Wednesday, July 6, 2011

Scientific Reputation




A recent editorial in PLoS Computational Biology on building and maintaining a good scientific reputation just came to my attention. Much of this is probably already known and practiced by most, but it never hurts to see it again and consider it closely.


Tuesday, June 28, 2011

Ascertainment bias data sets?

Hi folks,
I'm working on a simulation study looking at the effects of using ascertained SNP data for phylogenetic and phylogeographic reconstruction. I'm basing my simulations on real data sets. I have a few but am looking for more!
Have any of you seen studies recently that use single nucleotide loci that were selected based on being polymorphic is some ascertainment panel? Mostly SNP chip based data sets are what I was thinking of, but there are others too.
For example, Decker et al. 2009 used marker loci that are known to be polymorphic in cattle to reconstruct divergences up to 29 mya across bovidae.
SNP chip data are cheap and easy to get- I want to figure out how far you can push using them!
Send me an email! ejmctavish [at] utexas.edu
Thanks,
ejm


Fig. 1 from Decker et al 2009. Strict consensus cladogram (no branch lengths) of 17 most parsimonious trees based on 40,843 SNP genotypes. *, Denotes paraphyletic group.

Tuesday, May 24, 2011

2011 and admixture!



Hi all!
It has been a long hiatus, but I just heard a talk that I though you all would find interesting, and Evolution is coming up, so I thought I would post!
I am in Okinawa at OIST for a workshop on genomics, with a focus on linkage and recombination. Today we had talks from Gil McVean and Simon Meyers, both of which were exciting, but it was Simon's work that I found particularly applicable to questions I (we, perhaps?) are interested in. He was involved in the development of HAPMIX, described in Price et al. 2008, a program for inferring ancestry of segments of chromosomes in admixed populations. I am planning to apply it to my longhorn data set, and I'll let you know how it goes, but it appears to have some advantages over using site likelihoods in STRUCTURE to estimate ancestry of alleles. Downside might be that it could require more dense genomic data than I have.
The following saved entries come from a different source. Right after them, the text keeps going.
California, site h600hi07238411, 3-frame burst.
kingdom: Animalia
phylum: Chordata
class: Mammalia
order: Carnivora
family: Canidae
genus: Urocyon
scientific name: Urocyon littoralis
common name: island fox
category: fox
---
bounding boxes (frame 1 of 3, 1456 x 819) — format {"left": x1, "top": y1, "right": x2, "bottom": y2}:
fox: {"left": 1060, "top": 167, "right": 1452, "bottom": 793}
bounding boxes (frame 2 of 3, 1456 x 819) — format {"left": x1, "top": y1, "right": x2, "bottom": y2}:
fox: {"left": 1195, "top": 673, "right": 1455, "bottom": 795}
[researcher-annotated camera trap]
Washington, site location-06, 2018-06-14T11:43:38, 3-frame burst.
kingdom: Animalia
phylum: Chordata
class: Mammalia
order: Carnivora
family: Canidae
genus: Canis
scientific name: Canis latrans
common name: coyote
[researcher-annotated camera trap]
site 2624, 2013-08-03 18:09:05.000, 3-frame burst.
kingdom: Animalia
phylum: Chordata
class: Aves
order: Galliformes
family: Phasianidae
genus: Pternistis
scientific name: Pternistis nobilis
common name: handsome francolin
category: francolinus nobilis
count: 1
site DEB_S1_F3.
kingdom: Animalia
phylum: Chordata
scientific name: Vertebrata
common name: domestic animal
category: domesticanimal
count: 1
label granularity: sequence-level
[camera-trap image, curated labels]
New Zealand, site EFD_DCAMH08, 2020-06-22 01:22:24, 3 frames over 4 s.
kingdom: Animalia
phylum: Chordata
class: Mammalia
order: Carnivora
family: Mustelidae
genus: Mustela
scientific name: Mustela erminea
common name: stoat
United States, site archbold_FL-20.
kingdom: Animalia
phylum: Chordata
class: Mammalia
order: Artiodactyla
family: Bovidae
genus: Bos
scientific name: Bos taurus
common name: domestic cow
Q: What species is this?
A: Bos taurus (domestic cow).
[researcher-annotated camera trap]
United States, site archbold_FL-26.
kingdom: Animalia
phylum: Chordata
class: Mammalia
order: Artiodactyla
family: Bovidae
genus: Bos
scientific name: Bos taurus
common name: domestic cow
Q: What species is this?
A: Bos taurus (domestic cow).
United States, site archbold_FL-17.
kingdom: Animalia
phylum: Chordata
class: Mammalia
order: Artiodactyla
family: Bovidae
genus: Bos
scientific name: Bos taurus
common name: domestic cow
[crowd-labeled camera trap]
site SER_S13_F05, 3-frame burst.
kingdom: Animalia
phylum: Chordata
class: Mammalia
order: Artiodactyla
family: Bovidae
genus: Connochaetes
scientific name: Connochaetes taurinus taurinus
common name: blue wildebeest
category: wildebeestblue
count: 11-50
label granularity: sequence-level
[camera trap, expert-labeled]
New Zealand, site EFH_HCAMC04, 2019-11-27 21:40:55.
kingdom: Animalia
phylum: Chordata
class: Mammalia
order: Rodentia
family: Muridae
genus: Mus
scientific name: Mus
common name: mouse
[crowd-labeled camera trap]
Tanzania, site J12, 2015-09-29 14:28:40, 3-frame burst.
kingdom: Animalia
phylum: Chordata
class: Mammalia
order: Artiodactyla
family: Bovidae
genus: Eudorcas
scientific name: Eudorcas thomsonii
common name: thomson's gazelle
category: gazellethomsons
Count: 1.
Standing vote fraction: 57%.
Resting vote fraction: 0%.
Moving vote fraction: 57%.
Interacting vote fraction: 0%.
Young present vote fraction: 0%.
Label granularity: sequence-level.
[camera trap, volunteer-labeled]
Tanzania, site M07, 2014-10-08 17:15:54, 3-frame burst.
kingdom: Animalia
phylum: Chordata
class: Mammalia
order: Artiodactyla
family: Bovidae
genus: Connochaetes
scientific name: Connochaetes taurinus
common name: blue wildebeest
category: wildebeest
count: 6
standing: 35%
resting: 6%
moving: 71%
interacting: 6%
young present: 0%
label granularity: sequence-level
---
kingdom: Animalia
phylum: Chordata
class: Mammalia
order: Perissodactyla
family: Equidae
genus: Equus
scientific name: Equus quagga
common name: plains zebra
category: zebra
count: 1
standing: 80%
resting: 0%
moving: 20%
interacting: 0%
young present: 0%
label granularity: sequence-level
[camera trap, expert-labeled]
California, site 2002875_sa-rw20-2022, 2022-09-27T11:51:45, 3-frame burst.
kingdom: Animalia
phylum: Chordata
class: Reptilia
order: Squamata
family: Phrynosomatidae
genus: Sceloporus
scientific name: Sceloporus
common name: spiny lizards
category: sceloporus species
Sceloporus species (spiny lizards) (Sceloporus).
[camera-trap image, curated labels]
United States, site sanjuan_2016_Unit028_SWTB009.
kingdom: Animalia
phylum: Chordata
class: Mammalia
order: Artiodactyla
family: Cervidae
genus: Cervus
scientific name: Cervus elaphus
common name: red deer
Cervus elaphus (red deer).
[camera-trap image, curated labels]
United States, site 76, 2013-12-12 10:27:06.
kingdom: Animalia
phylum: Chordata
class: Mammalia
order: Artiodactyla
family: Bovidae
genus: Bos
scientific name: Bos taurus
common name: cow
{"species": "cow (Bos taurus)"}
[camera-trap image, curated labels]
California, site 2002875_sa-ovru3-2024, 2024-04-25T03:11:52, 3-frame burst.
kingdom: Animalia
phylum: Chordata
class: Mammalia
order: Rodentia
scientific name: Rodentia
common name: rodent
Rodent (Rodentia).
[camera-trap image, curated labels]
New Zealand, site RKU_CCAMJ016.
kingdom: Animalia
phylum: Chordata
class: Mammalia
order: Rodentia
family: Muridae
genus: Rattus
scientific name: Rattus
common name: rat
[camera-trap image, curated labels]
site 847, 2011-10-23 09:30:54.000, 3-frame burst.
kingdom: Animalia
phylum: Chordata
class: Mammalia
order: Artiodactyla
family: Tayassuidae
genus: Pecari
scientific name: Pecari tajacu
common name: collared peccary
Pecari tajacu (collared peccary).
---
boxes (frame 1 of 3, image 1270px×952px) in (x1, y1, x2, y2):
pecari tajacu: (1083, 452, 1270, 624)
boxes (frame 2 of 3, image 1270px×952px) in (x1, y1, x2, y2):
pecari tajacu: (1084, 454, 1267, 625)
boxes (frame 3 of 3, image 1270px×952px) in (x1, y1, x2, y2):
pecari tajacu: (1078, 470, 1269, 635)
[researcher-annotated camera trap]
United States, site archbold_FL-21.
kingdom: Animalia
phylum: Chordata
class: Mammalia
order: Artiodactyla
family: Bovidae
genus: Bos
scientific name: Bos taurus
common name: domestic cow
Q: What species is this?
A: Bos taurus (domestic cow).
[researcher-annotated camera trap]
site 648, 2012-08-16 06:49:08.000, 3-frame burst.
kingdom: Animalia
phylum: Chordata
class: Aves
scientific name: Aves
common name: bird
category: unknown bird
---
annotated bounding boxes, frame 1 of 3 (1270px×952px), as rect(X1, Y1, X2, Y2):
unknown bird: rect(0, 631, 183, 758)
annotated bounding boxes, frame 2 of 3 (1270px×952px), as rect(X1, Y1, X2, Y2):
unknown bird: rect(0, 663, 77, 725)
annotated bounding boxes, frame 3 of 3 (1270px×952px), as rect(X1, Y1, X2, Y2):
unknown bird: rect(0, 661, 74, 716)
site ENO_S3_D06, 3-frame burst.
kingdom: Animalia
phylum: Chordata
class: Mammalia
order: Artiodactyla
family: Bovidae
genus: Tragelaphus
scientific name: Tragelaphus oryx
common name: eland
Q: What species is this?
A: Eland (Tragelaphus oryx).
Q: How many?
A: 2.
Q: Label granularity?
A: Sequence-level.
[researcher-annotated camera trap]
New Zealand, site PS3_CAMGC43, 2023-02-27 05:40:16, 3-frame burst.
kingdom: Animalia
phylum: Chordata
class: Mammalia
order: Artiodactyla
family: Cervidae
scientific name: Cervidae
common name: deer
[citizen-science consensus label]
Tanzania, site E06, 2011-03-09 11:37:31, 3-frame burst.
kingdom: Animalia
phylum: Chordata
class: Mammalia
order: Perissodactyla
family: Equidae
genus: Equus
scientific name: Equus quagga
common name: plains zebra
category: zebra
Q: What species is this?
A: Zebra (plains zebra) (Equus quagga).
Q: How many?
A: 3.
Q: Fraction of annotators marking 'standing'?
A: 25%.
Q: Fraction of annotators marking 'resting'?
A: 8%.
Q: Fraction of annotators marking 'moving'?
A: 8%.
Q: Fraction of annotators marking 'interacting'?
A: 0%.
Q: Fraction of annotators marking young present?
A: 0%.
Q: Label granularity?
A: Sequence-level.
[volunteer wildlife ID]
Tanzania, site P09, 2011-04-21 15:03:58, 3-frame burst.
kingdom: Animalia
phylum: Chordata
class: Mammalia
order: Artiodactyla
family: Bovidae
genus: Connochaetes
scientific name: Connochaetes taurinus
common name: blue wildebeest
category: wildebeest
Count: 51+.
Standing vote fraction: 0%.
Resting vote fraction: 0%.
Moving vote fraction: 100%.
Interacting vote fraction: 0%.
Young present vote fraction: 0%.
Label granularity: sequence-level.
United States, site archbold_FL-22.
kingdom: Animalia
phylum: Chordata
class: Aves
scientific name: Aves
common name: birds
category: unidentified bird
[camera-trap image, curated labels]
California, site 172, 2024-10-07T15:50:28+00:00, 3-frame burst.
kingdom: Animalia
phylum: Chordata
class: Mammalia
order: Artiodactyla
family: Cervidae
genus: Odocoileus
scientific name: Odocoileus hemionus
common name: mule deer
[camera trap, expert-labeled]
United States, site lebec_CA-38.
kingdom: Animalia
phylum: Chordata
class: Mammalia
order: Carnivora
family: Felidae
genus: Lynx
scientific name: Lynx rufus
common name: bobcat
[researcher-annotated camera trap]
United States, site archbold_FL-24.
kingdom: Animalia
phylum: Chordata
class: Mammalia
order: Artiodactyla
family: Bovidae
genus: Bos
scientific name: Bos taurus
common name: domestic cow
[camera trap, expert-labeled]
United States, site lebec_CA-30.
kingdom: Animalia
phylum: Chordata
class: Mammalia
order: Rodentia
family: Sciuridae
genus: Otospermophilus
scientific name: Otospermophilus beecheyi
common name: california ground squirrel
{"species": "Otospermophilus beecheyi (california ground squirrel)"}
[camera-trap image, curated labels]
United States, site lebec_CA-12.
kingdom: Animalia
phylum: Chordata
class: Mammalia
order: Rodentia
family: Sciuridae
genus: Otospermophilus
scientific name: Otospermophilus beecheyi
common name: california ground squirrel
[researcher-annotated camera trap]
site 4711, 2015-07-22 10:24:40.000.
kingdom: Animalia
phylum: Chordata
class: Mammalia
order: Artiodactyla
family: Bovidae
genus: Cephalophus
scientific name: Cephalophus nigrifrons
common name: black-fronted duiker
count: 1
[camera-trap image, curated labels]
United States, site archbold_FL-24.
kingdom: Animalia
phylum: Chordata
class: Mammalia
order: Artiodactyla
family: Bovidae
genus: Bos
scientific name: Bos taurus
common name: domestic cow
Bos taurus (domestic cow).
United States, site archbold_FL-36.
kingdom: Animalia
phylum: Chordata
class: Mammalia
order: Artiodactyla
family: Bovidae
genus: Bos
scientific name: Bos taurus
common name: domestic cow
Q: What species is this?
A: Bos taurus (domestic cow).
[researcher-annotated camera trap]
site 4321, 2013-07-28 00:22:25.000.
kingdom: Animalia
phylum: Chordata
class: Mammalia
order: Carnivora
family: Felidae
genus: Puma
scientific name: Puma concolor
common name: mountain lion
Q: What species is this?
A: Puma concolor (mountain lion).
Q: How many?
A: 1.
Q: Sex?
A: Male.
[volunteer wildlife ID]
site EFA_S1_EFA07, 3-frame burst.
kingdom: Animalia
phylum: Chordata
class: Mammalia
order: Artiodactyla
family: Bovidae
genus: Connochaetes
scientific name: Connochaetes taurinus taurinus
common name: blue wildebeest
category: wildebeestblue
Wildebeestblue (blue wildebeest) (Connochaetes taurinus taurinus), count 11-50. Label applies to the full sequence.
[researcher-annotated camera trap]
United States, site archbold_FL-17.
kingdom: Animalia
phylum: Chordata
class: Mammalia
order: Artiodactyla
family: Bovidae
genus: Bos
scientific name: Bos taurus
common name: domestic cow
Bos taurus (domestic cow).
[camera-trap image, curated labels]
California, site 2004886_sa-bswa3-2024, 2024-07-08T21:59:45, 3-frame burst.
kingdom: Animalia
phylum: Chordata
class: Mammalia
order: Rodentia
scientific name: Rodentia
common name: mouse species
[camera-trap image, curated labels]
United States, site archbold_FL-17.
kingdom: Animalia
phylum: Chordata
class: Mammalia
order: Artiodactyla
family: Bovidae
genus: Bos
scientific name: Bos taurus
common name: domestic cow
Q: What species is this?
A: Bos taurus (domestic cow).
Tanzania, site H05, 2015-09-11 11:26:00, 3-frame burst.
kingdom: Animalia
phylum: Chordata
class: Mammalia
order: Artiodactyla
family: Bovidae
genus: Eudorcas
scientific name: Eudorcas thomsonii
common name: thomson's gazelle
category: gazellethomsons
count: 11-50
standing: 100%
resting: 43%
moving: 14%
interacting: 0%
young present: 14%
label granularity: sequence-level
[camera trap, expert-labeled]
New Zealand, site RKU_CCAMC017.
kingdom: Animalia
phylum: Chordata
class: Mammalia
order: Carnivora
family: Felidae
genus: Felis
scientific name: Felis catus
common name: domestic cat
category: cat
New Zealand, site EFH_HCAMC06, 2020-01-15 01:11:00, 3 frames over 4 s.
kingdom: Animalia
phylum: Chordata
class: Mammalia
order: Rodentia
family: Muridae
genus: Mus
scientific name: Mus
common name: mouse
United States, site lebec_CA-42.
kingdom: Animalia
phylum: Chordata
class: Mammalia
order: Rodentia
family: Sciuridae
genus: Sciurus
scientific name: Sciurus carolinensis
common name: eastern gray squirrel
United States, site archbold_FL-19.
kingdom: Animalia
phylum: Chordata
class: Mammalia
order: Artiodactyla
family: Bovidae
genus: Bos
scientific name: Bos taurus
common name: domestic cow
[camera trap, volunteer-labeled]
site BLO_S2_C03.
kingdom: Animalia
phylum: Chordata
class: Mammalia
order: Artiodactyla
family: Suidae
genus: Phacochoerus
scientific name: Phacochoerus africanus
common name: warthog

He also presented as yet unpublished work (I think in collaboration with Daniel Falush and Garrett Hellenthal) on using inference of patterns of introgression between populations to estimate levels and times of admixture, without ever actually estimating the blocks. Not clear on exactly how it works... Because he is doing this on human populations these correlate with fascinating historical events. Using a 28 year estimate for generation time, he was able to place fairly precisely times of admixture events which were corroborated by known historical migrations. Reconstructing Spanish introgression into native North American populations in the 1700s isn't terribly exciting, but inferring European ancestry from 400 BC in the Kalash people of northern Pakistan, who have an oral history of being descended from the armies of Alexander the Great is pretty cool. I'm hoping I can apply these methods to my cattle SNP data. I have already been claiming that Moors brought African cattle to Spain, but having dates to back it up make it lot more plausible...
Anyhow- I think HAPMIX might be a really useful resource, whose existence had slipped past me, and I look forwar to this new method being published.



Hope to see some of you folks in Norman next month. I am really looking forward to the next-gen data in phylogeography symposium!